Char finished her tea, then put the cup down on a nearby table, with Della staring at her the whole time. While Della stared, Char slipped through Della’s weakened psychic shielding. Eating the mortal’s emotions was bad, but analyzing them was okay. What Char discerned was that the woman was resentful, compassionate, hurting, grieving, loving—but with a streak of viciousness. Della was a very confused and confusing woman, but Char was quickly convinced that Della hadn’t deliberately been trying to get her into trouble.
/> Char gently withdrew her probing and said. “There’s a very specific law pertaining to the strigoi people interacting with demons.” Of course Char couldn’t recall the exact wording when she needed to quote it. “It goes something like, don’t mess with demons, ever.”
Della looked at her with complete lack of understanding. “Why?”
Char shrugged. “There’s a treaty. Probably goes back thousands of years.” More likely hundreds, to the time when there were maybe a dozen vampires left in the whole world and they needed to bury traditional enmities and territorial disputes simply to survive in the mortal world. Char saw no need to tell a mortal suppositions based on her research. One of the most important survival tools the strigoi had used over the millennia was not telling anybody much of anything—oh, and downright lying worked nicely, as well. While this helped hide the existence of vampires from mortals, it also hid vampires from each other. Char was not so sure this was a good thing, but who was she to argue with policy set by the Strigoi Council?

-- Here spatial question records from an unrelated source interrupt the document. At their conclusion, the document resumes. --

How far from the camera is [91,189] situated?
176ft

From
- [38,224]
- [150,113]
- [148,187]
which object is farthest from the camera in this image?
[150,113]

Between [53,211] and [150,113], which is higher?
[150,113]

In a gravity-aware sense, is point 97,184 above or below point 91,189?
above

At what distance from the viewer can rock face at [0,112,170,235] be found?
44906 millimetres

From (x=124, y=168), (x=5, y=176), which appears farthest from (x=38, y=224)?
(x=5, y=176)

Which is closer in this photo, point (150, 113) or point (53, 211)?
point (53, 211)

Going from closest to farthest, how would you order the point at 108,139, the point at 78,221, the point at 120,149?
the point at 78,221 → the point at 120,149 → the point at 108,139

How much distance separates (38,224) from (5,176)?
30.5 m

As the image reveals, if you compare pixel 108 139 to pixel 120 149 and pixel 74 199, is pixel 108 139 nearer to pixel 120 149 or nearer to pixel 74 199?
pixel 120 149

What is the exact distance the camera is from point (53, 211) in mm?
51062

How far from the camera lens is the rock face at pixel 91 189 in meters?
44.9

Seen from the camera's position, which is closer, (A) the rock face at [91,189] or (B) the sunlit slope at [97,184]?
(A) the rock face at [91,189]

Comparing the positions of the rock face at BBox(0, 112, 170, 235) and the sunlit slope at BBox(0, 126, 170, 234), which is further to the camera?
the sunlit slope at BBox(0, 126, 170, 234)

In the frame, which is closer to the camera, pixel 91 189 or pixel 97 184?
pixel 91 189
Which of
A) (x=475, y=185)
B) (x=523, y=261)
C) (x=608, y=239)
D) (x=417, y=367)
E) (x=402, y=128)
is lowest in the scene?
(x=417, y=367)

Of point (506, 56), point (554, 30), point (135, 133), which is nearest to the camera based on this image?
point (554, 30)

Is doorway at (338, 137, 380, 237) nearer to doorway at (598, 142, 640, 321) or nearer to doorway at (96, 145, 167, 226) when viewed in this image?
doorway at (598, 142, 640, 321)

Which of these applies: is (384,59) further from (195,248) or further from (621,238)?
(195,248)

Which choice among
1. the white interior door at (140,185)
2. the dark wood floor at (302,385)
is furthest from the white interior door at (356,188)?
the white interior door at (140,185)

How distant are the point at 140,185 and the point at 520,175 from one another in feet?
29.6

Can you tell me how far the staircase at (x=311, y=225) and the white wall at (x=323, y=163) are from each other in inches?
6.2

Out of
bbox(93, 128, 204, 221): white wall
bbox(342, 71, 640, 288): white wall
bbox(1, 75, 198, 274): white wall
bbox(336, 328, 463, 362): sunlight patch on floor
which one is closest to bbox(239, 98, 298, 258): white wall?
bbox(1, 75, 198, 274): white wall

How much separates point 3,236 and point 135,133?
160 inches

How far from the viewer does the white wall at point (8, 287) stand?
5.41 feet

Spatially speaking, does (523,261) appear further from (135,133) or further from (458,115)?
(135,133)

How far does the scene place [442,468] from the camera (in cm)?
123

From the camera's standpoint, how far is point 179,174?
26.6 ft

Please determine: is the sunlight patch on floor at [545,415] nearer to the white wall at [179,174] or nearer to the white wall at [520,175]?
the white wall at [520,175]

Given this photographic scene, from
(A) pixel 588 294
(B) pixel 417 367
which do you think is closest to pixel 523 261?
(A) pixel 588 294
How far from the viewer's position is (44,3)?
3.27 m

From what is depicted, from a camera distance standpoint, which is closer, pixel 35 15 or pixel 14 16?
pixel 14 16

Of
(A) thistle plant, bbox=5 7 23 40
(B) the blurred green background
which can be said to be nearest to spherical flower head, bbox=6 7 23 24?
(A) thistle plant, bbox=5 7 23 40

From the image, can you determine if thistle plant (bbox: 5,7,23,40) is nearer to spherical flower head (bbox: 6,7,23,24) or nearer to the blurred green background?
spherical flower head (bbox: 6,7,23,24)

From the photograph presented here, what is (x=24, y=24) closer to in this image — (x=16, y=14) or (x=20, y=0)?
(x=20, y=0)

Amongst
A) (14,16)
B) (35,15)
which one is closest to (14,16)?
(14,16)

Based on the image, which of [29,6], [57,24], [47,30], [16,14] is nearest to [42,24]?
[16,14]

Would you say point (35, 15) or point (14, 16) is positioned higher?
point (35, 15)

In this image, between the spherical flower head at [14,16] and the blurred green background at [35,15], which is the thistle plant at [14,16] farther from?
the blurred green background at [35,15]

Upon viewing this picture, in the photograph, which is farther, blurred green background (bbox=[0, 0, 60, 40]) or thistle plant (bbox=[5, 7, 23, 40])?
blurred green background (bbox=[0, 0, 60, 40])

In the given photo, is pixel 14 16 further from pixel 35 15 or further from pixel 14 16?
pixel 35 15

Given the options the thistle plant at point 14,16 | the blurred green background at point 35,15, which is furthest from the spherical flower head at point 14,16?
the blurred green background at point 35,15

“The point is, if Daniel is somehow involved with a demon, I doubt there’s anything I can do about it.”
Della went from being confused to furious. “People have been killed. People are being used. There’s a missing child! Someone is using black magic to take over the city.”
“At least to hide their activities. I finally figured that out. After I was hit with a spell that needed to channel a demon’s psychic power to get it to work. I can’t fight a true demon.”
“You’re an Enforcer. What do you mean there’s nothing you can do?”
“Because the children of the lesser gods cut a deal with the Strigoi. The treaty was sealed with the Blood of the Goddess, making it a pact that cannot be broken.”
“What goddess?”
Oh, right, Krystalle must not have mentioned religion to her companion. “Never mind. You do know what a blood promise is, right?”
Della waved a hand. “Sort of. Something to do with contracts.”